Excited fans are hoping to see Sydney Pollack‘s 1972 documentary, Amazing Grace, but they will have to wait longer because its primary subject was able to prevent the release of the film. Aretha Franklin obtained an injunction from a Colorado judge hours before the premiere at the Telluride Film Festival.
According to The Hollywood Reporter, Franklin’s team has managed to convince U.S. District Judge John Kane that releasing the movie would violate her rights to privacy, likeness, and name. Kane’s ruling stated:
“In 2008, a producer named Alan Elliott obtained rights to the footage of the concert from Warner Bros. Studios via a quitclaim deed. The quitclaim deed makes specific reference to the need to get Ms.
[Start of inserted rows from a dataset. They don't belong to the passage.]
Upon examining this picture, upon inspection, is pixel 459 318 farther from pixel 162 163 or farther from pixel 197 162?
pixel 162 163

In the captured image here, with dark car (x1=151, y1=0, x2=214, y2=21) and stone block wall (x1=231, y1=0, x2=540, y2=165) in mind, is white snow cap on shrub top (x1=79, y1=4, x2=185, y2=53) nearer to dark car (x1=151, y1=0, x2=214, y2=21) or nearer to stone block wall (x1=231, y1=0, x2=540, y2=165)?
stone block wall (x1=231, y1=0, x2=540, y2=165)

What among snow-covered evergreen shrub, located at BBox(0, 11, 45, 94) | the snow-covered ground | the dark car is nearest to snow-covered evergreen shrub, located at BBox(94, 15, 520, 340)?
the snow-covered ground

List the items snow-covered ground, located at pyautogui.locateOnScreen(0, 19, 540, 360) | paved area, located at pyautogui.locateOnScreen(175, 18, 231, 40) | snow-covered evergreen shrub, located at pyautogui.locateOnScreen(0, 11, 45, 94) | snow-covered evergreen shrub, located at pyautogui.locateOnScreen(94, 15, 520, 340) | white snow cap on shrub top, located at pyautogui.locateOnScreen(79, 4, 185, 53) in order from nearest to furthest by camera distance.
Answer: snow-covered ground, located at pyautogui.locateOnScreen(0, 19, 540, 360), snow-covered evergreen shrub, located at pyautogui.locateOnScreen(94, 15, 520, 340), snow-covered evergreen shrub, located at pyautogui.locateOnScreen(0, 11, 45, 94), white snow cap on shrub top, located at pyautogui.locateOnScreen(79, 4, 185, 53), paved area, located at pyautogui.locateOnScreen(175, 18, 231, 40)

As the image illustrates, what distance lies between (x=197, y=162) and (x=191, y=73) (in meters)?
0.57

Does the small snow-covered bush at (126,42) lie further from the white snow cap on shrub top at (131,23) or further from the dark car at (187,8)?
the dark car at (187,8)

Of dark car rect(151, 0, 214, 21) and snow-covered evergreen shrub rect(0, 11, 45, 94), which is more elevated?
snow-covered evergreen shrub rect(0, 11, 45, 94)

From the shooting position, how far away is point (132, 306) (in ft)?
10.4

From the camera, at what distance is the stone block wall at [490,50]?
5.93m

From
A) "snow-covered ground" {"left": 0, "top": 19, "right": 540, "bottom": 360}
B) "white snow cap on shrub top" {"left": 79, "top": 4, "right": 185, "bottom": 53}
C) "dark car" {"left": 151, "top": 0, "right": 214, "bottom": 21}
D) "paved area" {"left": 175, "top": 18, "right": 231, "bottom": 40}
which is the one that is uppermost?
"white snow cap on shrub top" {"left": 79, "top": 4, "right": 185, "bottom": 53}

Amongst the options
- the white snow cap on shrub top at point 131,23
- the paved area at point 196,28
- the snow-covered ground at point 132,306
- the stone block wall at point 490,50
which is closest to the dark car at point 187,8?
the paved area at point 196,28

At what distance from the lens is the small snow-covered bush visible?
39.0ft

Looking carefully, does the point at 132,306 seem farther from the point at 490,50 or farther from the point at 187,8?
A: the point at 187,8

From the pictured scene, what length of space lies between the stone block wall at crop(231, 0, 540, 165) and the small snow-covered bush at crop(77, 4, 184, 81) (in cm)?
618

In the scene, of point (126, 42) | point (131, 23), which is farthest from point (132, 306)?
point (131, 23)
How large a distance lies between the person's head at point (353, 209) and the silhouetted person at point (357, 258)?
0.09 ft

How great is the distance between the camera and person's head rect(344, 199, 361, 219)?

Franklin’s permission to use the concert footage.”
The order will remain in place for at least 14 days. For Amazing Grace, Pollack followed Franklin over a two-day period as she was recording her live gospel album by the same name at a Watts church in California. Amazing Grace became the biggest selling live gospel album of all time, won the 1973 Grammy Award for Best Soul Gospel Performance, and to this day remains Franklin’s most successful release.
All was set for Pollack’s documentary to follow the same triumphant path, but the famed director forgot to sync the sound, this was enough to derail the project for over four decades. In 2008, Elliott obtained the footage from Warner Bros. and was determined to get the documentary out. He even got Pollack’s blessing before his death the same year, he claims.
However, Franklin was also resolute in preventing Amazing Grace from ever hitting a movie theater. She won a first lawsuit in 2011, and her lawyers were happy with this week’s outcome. One of her attorneys, Fred Fresard, explained why all this is important for her client. He said:
“Aretha Franklin has spent over 50 years developing her art. Congress passed laws to protect artists like her. The producers needed to get her permission. So we think this was the right decision and we are very happy with the result.”
The 87-minute documentary is scheduled to premiere at the Toronto International Film Festival later this month, but Franklin is ready to block those plans. Interesting fact, the legendary soul singer once told a Detroit Free Press reporter that she saw and “loved” the documentary.